Meeting with other G7 leaders in Japan, Prime Minister Justin Trudeau agreed to eliminate “most” of an estimated $46 billion in annual Canadian subsidies to the fossil industry by 2025. But the heads of state gave themselves some wiggle room in deciding how to deliver on their promise.
How much subsidies will actually fall in the wake of the latest commitment is difficult to guess, The Guardian reports. G7 leaders hedged their promise somewhat by undertaking only to eliminate subsidies that are “inefficient”—implying visible financial subsidies that arguably distort markets. It was unclear whether broader social and ecological subsidies—such as unchecked or unremedied pollution—would be addressed.

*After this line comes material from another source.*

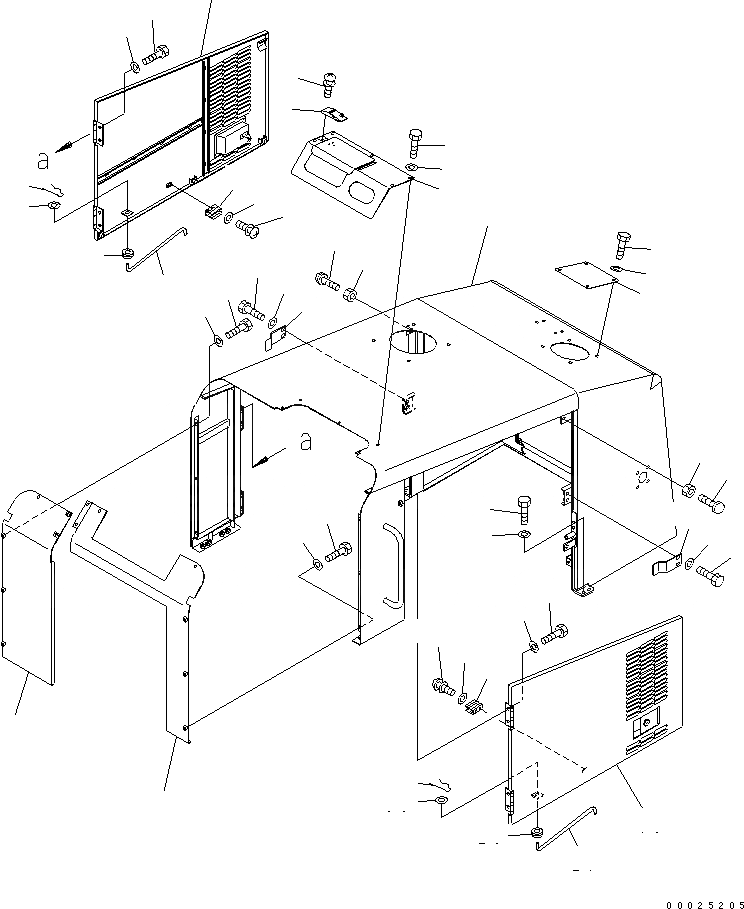 a

a

00025205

Leaders of the G20 economies first promised to eliminate fossil subsidies at a meeting in Pittsburgh in 2009. The World Bank, the International Monetary Fund, and the International Energy Agency have all urged nations get on with the job, and the Organisation for Economic Co-operation and Development (OECD) eliminated most export credits for coal plants in the weeks leading up to the Paris conference. The G7 declaration puts a deadline on a full phase-out for the first time.
Oil Change International and the Overseas Development Institute estimated in 2015 that the larger group of G20 countries paid US$452 billion in subsidies every year to coal, oil, and gas producers—with Canada’s share at $3.6 billion.
However a more expansive definition employed by the International Monetary Fund places the figure much higher, at $46 billion a year for Canada alone. The IMF estimates global subsidy spending at a “shocking” $5.3 trillion a year, or more than $10 million per minute, more than total global expenditures on human health.”